Simplemente estaba despreciándome. Sí, eso intentaba. ¡Gran idiota!
―¿Y tú quién eres? ―inquirí alzando una ceja, canalizando mi mirada en él para hacerlo sentir inferior.
Lo barrí con la mirada buscando alguna señal de debilidad. Quizá es un técnico, pensé. Sin embargo, no encontré una etiqueta con el nombre en su ropa. Tampoco el pase de acompañante. Ni siquiera una cámara colgando de su cuello.

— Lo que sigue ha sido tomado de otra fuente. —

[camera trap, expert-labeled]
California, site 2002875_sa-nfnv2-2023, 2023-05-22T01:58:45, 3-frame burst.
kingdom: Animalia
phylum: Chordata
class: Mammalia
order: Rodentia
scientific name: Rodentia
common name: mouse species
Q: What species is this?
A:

En cambio, llevaba unos pantalones negros, una camiseta ajustada del mismo tono y una gorra estilo skate con la letra «E» en la visera que combinaba con sus grandes y multicolores zapatillas.
La sonrisa divertida de su rostro desapareció y sus mejillas perdieron color.
―Eso creí ―mascullé con desprecio―: un Don Nadie.
Tan pronto como lo vi recuperar la compostura, me adelanté a él.
―No creo que tu nombre haya aparecido siquiera en el anuario de una escuela, así que mejor quédate callado, ¿de acuerdo? ―Me acerqué más a su cuerpo y con mi mano apuntando directo a su pecho, agregué―: seguramente entraste aquí por arreglo, ¿no?
Su boca se abrió.
―No, no ―rechisté poniendo mi dedo sobre sus labios para negarle el habla―. No pedí tu opinión, ni siquiera quiero saber cómo entraste o qué hacías aquí. Simplemente esfúmate de mi vista.
―Yo... ―balbuceó.
―O te esfumas de aquí o llamo a seguridad ―sentencié.
Él retrocedió un paso, luciendo acobardado por primera vez, y entonces tuve el coraje suficiente para adelantarme un paso hacia él y palmear «cariñosamente» su mejilla.
―Buena decisión, Don Nadie ―dije con una sonrisa satisfecha, y haciéndole un guiño seguí mi camino hacia la sala principal para llegar allí y darme cuenta de que ya no me hacía falta ni agua ni aire; me encontraba perfectamente bien.